Simulated Author's Rebuttal

3 responses · 0 unresolved

We thank the referee for their thoughtful and constructive comments on our manuscript. We address each major comment below and indicate planned revisions.

read point-by-point responses
  1. Referee: [Simulation design] Simulation design section: The chosen ranges for n, p, and event rates (and thus EPV) lack explicit justification or sensitivity analyses against empirical distributions from real clinical datasets, where predictors are typically correlated and models may be misspecified. This is load-bearing for the central claim that shrinkage methods 'do not solve problems associated with small sample size or low number of events per variable,' as the observed variability and negative correlations could be artifacts of the specific regimes simulated.

    Authors: The ranges for n, p, and event rates were chosen to span EPV values from approximately 2 to 20, reflecting scenarios commonly encountered in clinical prediction model development. In the revised manuscript we will add explicit justification with supporting references from the EPV literature. We acknowledge that our design used independent predictors and correct specification to isolate shrinkage effects; we will expand the discussion to note that correlations or misspecification could alter results but are unlikely to remove the observed between-sample variability or negative correlations. We therefore do not view the central claim as an artifact of the chosen regimes, though we agree a sensitivity analysis would strengthen the work and will discuss this limitation. revision: partial

  2. Referee: [Methods and results (correlation analysis)] Methods and results on correlation: The computation of the 'optimal shrinkage' factor (against which estimated shrinkage is correlated) is not described in sufficient detail to allow verification that it is independent of the fitted models; this underpins the key finding of typically negative correlations and the conclusion that shrinkage 'often worked poorly in individual datasets.'

    Authors: We will revise the methods section to describe the optimal shrinkage factor in full detail: it is obtained analytically from the known true coefficients of the data-generating model by determining the single shrinkage value that produces a population calibration slope of exactly 1 when applied to predictions evaluated on a large independent validation sample drawn from the same population. This quantity is computed once per scenario and is independent of any model fitted to the simulated training data. The revised text will include the explicit formula and computational steps. revision: yes

  3. Referee: [Methods] Methods: The number of Monte Carlo replications per scenario and handling of edge cases (e.g., perfect separation, zero events) are not reported, which directly affects the reliability of the reported between-sample variability measures and standard deviations of calibration slopes.

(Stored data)

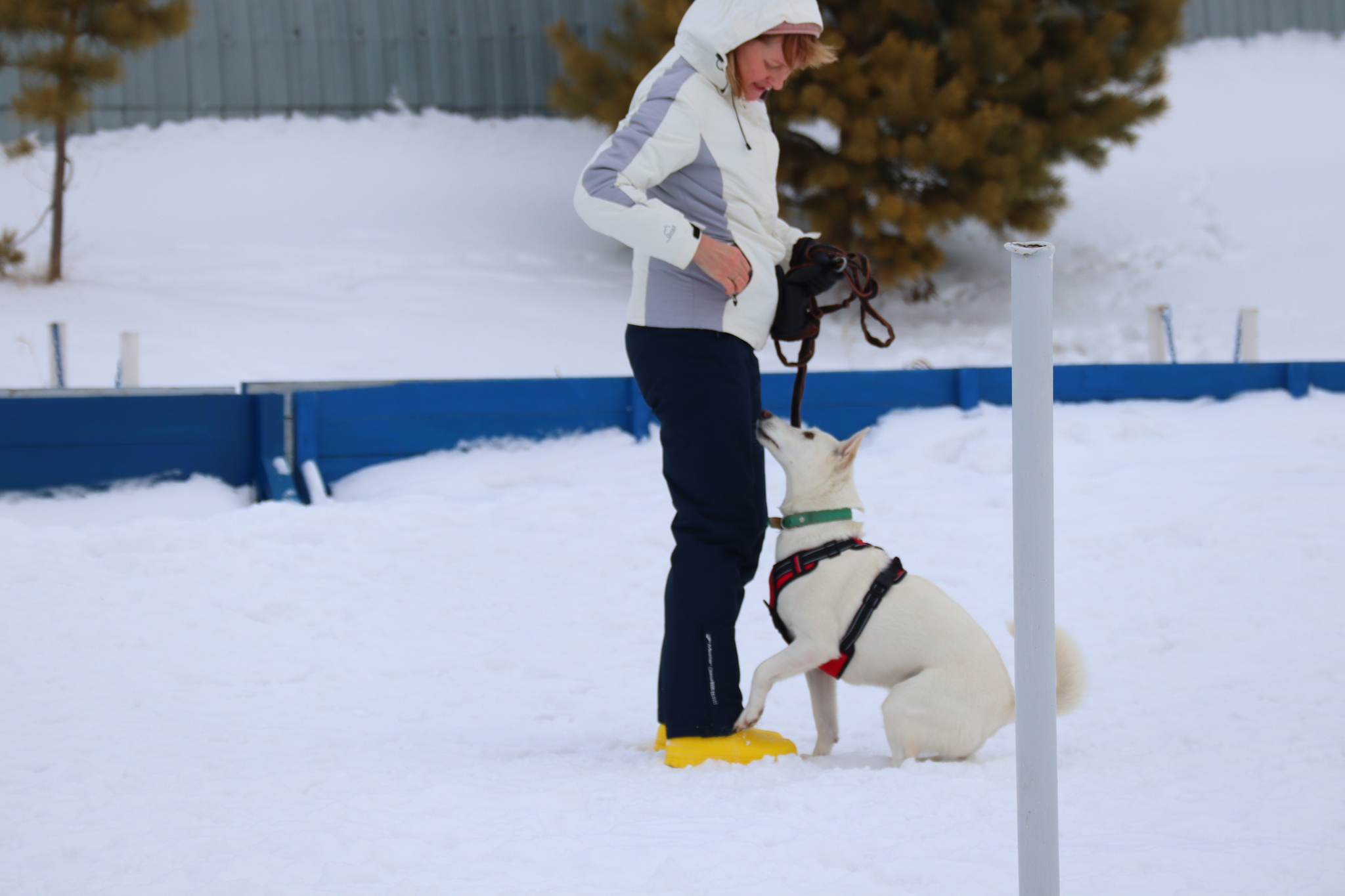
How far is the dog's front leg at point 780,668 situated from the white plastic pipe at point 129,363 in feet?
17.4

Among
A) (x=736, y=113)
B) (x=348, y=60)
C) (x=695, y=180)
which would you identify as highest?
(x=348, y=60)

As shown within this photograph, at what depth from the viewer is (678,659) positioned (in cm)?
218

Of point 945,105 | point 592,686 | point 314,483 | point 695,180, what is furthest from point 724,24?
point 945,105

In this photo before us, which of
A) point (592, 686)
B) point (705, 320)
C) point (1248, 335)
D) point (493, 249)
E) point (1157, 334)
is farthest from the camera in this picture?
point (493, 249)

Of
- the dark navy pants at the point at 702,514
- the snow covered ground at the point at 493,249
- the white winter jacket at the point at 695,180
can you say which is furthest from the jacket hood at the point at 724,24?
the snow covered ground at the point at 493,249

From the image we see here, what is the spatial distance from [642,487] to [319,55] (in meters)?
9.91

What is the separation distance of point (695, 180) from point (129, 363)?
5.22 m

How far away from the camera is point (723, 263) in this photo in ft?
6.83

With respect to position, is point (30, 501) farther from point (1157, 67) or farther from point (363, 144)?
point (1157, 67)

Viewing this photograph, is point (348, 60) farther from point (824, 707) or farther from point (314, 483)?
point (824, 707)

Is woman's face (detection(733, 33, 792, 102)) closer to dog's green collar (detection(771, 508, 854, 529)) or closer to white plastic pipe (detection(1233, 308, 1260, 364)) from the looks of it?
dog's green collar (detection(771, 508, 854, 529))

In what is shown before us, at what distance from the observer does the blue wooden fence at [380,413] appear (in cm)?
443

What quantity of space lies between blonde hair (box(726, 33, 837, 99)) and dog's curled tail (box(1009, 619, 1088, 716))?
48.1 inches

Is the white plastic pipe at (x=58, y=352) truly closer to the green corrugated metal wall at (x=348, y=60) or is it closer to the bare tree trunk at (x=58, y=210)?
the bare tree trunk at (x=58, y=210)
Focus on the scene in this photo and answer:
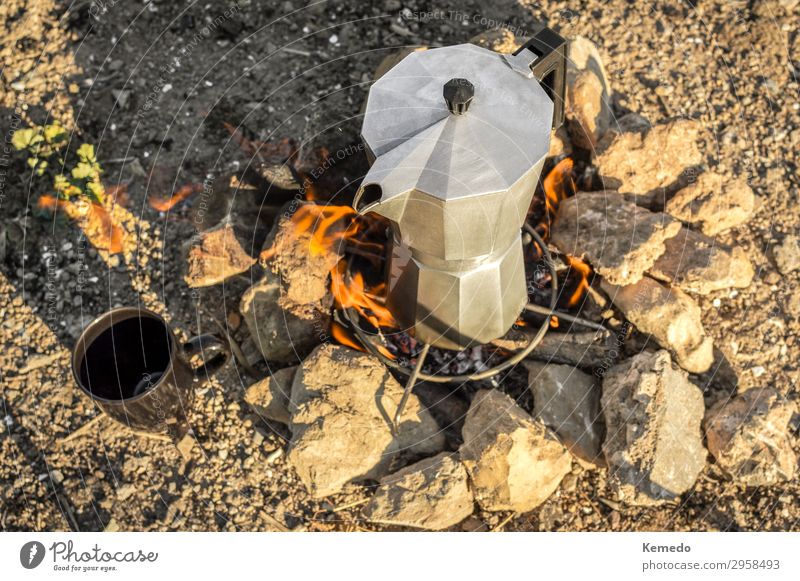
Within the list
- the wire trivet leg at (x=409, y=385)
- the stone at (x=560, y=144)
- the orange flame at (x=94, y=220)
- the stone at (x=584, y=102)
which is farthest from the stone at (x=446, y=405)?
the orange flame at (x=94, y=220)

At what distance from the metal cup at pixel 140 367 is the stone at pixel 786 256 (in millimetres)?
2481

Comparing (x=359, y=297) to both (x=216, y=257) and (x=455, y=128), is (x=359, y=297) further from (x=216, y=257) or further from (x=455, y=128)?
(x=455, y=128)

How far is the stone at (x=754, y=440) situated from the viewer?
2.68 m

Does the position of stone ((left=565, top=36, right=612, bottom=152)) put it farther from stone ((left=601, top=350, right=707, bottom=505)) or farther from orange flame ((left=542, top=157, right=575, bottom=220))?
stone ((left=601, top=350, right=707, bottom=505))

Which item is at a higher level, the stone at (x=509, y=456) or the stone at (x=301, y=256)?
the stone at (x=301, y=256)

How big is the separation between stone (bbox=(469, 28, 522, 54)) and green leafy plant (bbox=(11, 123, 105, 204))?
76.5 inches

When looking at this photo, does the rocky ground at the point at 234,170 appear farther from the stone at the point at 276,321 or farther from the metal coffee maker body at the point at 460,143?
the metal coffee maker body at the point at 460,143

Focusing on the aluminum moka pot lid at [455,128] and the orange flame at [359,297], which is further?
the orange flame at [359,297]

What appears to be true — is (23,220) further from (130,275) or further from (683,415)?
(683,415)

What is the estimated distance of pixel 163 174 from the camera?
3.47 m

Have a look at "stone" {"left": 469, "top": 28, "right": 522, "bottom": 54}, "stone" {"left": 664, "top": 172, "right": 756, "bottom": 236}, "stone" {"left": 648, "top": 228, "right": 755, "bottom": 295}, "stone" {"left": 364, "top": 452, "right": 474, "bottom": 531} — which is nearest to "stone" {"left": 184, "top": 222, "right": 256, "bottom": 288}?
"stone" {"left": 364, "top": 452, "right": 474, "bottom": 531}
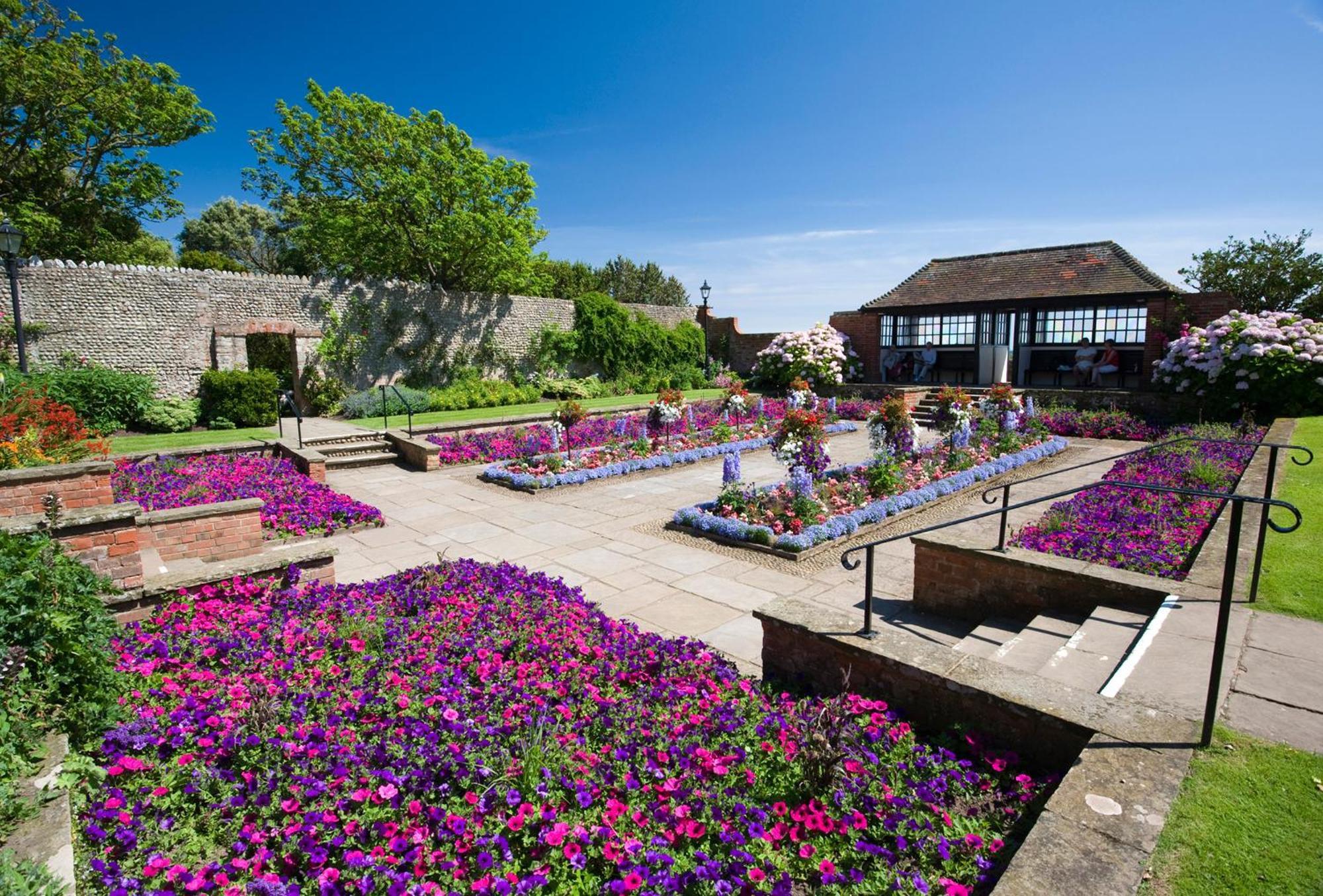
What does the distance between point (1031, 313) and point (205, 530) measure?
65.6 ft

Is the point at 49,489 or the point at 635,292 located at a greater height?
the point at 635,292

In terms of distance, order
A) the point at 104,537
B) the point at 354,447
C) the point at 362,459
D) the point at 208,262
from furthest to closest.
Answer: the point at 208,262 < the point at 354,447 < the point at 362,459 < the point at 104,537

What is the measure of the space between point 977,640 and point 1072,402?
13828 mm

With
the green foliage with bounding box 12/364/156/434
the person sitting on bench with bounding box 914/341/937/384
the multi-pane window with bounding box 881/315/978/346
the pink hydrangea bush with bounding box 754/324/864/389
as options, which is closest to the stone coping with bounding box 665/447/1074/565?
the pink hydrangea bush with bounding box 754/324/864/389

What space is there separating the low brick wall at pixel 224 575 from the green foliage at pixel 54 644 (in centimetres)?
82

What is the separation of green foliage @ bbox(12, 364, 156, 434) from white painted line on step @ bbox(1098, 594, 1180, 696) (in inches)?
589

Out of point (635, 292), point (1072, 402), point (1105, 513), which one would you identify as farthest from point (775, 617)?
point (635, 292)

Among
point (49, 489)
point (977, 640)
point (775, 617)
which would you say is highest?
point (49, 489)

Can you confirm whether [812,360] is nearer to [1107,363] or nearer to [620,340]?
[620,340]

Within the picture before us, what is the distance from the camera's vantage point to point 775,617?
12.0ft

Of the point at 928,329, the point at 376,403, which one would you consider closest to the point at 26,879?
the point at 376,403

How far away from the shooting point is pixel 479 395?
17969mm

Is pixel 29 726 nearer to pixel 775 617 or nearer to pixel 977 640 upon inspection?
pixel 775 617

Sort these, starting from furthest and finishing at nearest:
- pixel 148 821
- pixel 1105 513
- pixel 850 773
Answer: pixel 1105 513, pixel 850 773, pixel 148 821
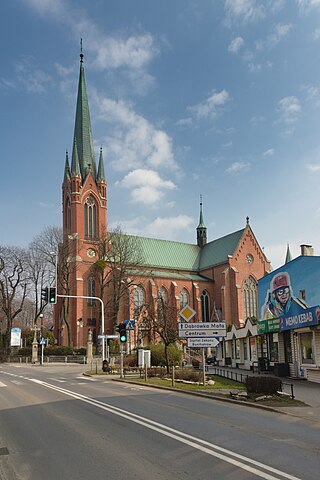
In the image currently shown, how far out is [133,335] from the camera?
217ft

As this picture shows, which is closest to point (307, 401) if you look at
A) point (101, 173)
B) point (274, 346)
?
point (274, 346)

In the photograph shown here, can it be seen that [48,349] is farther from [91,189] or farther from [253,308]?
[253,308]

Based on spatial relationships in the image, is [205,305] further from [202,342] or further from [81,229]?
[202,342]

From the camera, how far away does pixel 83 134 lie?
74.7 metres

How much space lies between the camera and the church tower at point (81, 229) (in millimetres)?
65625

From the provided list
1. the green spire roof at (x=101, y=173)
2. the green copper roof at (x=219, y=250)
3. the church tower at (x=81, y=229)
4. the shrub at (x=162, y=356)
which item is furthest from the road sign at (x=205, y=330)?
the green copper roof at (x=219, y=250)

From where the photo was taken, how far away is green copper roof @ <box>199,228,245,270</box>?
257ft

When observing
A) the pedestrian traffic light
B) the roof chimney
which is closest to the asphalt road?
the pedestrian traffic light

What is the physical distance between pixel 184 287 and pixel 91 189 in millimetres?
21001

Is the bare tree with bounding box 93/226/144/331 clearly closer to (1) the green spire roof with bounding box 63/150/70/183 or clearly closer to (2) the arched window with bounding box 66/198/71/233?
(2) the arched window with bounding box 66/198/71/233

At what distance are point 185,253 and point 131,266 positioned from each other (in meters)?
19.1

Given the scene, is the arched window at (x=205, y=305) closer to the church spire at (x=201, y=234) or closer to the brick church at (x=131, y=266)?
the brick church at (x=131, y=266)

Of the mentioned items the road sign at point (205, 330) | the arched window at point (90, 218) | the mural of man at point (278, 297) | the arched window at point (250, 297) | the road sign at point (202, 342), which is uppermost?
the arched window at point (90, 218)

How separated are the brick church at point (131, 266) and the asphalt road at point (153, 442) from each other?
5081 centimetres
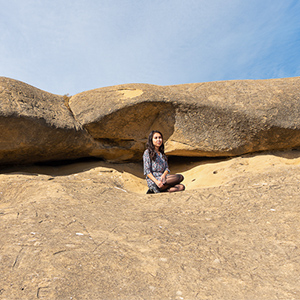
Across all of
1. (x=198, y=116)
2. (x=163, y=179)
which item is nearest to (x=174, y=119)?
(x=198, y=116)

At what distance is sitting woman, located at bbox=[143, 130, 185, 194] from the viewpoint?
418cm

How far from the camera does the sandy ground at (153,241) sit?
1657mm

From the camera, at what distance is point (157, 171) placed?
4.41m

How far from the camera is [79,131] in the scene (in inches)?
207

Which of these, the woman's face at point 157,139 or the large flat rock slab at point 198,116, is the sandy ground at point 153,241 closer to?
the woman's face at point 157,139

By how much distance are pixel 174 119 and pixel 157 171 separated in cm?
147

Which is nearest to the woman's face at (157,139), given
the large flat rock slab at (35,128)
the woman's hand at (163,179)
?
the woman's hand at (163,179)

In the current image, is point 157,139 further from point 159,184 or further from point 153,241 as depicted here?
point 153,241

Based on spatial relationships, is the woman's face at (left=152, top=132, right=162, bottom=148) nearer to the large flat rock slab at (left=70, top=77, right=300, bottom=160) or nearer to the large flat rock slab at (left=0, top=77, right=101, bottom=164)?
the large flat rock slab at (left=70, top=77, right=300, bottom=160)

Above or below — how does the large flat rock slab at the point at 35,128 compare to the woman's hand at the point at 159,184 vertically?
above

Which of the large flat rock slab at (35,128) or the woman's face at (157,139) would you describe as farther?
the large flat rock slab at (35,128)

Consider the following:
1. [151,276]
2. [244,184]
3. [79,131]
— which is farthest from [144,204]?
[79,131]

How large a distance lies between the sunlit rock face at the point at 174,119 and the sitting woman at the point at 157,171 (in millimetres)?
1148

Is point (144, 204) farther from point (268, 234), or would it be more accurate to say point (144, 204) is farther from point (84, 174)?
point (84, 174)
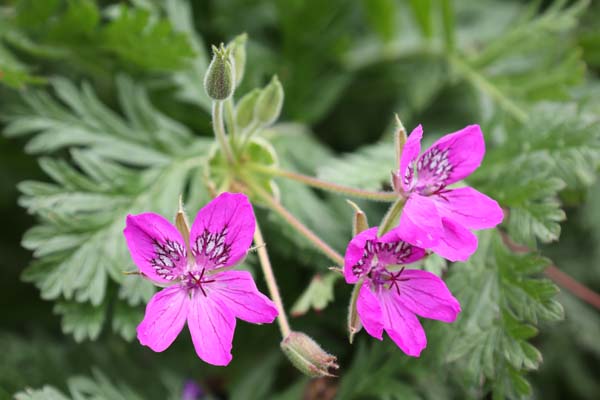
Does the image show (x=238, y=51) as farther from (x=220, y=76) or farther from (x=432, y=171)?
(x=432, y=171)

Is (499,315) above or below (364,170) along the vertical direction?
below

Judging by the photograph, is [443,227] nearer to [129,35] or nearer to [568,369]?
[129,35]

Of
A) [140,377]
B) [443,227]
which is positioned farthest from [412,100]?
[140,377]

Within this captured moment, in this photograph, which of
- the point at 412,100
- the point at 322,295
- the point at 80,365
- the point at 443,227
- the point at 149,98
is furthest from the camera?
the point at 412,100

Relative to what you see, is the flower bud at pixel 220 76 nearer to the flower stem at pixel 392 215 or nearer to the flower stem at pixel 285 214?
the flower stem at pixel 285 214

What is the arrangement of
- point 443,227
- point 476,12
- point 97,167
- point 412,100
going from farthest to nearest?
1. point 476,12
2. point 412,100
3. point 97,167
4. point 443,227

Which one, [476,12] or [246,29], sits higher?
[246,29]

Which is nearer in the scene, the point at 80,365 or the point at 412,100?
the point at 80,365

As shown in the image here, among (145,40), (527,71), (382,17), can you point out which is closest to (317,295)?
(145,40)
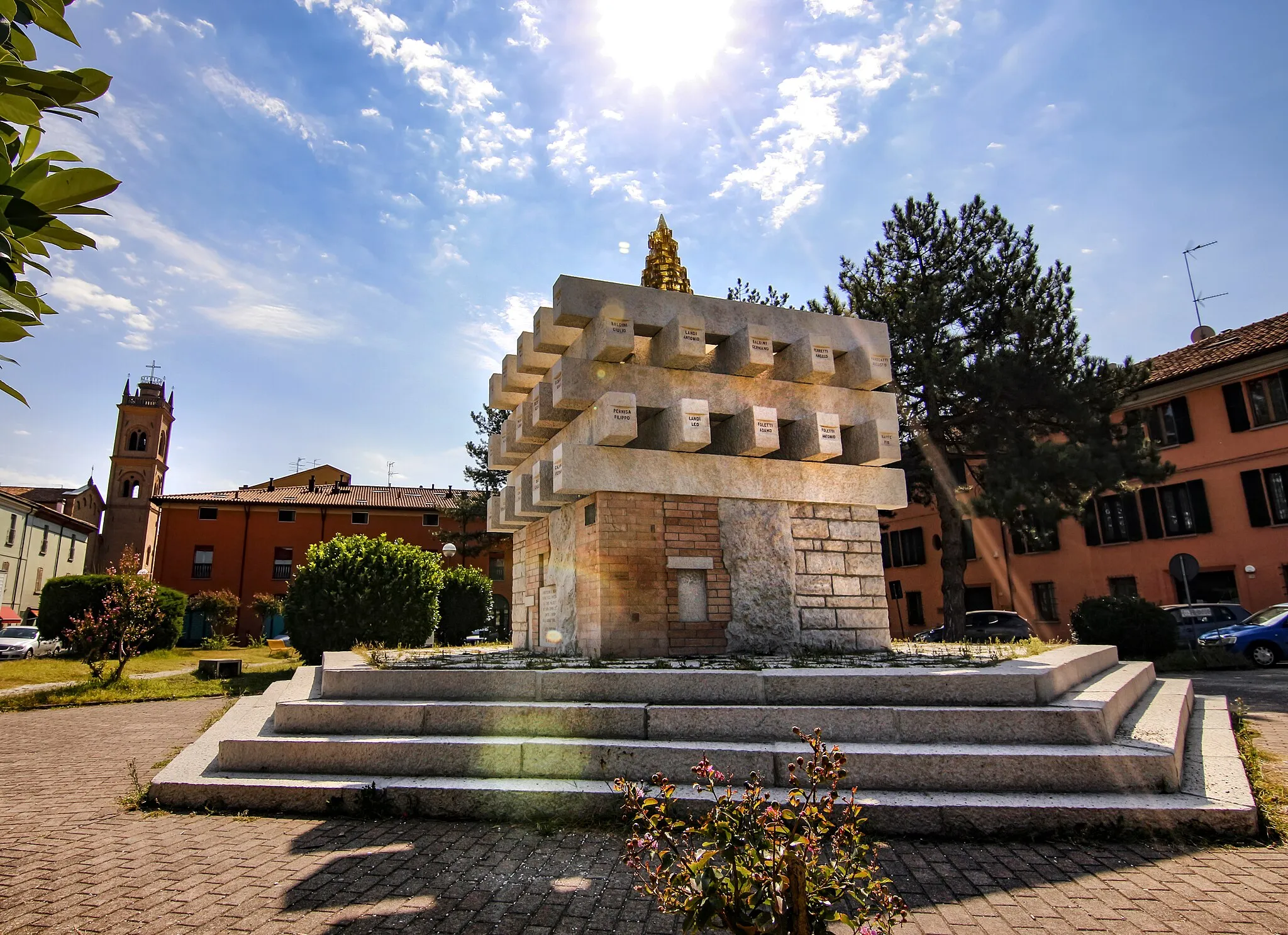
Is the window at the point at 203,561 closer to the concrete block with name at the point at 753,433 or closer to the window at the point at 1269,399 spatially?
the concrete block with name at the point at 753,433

§ **PROMPT 1**:
Translate this sentence from the rebuttal into Spanish: "This quantity is computed once per scenario and is independent of any model fitted to the simulated training data."
§ **PROMPT 2**:
Reproduce the part of the rebuttal that begins at the words "We thank the" and stops after the words "indicate planned revisions.".
Work from the rebuttal alone.

§ **EXPECTED ANSWER 1**:
Esta cantidad se calcula una vez por escenario y es independiente de cualquier modelo ajustado a los datos de entrenamiento simulados.

§ **EXPECTED ANSWER 2**:
We thank the referee for their thoughtful and constructive comments on our manuscript. We address each major comment below and indicate planned revisions.